Considering the heterogeneous nature of zoonotic HEV isolates, especially of genotypes 3 and 4 isolates, it is questionable that the 85% homology among capsid proteins of zoonotic HEVs is sufficiently high enough to mediate cross-protection if vaccine recipients only receive a single strain-based recombinant vaccine. This concern is bolstered by studies of another virus, a swine RNA virus known as porcine reproductive and respiratory syndrome virus (PRRSV).
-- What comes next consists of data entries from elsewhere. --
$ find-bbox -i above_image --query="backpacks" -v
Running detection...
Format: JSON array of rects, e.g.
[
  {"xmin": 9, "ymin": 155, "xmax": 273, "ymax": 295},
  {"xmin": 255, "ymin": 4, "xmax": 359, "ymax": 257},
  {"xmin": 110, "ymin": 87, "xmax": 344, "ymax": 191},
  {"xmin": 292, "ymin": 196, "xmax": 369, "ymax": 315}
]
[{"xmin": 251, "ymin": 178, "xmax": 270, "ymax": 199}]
In this example, neutralizing antibodies to the vaccine strain of MLV were unable to both neutralize virus and did not achieve protection against heterogeneous strains that share homology of as high as 86% with the vaccine strain (Nan et al., 2017). Taken together, these results show that is premature to conclude that genotype 1 HEV-based Hecolin® is efficacious enough to meet all practical requirements for effective zoonotic HEV prevention and control.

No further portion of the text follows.